< Psalmen 99 >

1 De HEERE regeert, dat de volken beven; Hij zit tussen de cherubim; de aarde bewege zich.
ヱホバは統治たまふ もろもろの民はをののくべし ヱホバはケルビムの間にいます 地ふるはん
2 De HEERE is groot in Sion, en Hij is hoog boven alle volken.
ヱホバはシオンにましまして大なり もろもろの民にすぐれてたふとし
3 Dat zij Uw groten en vreselijken Naam loven, die heilig is;
かれらは汝のおほいなる畏るべき名をほめたたふべし ヱホバは聖なるかな
4 En de sterkte des Konings, die het recht lief heeft. Gij hebt billijkheden bevestigd, Gij hebt recht en gerechtigheid gedaan in Jakob.
王のちからは審判をこのみたまふ 汝はかたく公平をたてヤコブのなかに審判と公義とをおこなひたまふ
5 Verheft den HEERE, onzen God, en buigt u neder voor de voetbank Zijner voeten; Hij is heilig!
われらの神ヱホバをあがめ その承足のもとにて拝みまつれ ヱホバは聖なるかな
6 Mozes en Aaron waren onder Zijn priesters, en Samuel onder de aanroepers Zijns Naams; zij riepen tot den HEERE, en Hij verhoorde hen.

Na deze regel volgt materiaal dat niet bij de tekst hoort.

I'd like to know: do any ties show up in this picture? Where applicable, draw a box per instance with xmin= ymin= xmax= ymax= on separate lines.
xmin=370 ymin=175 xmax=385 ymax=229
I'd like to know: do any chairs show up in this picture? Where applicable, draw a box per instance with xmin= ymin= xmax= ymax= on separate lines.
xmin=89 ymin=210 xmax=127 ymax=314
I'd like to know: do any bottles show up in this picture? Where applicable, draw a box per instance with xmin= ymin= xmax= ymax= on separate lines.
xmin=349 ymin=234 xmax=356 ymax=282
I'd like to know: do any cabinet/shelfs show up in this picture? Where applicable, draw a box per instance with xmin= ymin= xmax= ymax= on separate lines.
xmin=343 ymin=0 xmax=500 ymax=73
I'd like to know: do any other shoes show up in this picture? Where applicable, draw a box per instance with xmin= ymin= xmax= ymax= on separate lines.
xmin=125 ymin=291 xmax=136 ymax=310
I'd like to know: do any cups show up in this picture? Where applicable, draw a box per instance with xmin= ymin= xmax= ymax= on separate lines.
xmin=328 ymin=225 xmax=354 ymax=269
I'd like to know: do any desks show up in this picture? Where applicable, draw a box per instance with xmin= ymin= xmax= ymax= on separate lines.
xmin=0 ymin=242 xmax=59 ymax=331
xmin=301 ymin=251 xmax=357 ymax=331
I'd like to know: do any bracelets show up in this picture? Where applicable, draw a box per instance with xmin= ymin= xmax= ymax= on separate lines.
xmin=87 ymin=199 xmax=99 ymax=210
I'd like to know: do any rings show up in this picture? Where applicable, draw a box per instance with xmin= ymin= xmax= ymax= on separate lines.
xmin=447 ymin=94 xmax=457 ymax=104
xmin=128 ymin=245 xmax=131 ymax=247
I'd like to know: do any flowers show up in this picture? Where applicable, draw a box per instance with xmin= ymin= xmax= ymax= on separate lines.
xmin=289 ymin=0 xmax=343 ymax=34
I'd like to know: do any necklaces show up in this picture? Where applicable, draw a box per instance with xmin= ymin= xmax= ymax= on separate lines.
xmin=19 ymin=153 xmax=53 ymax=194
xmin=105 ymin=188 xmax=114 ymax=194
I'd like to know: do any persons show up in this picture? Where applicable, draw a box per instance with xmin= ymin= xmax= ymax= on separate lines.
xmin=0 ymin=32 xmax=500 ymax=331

その祭司のなかにモーセとアロンとあり その名をよぶ者のなかにサムエルあり かれらヱホバをよびしに應へたまへり
7 Hij sprak tot hen in een wolkkolom; zij hebben Zijn getuigenissen onderhouden, en de inzettingen, die Hij hun gegeven had.
ヱホバ雲の柱のうちにましましてかれらに語りたまへり かれらはその證詞とその賜はりたる律法とを守りたりき
8 O HEERE, onze God! Gij hebt hen verhoord, Gij zijt hun geweest een vergevend God, hoewel wraak doende over hun daden.
われらの神ヱホバよなんぢ彼等にこたへたまへり かれらのなしし事にむくいたまひたれど また赦免をあたへたまへる神にてましませり
9 Verheft den HEERE, onzen God, en buigt u voor den berg Zijner heiligheid; want de HEERE, onze God, is heilig.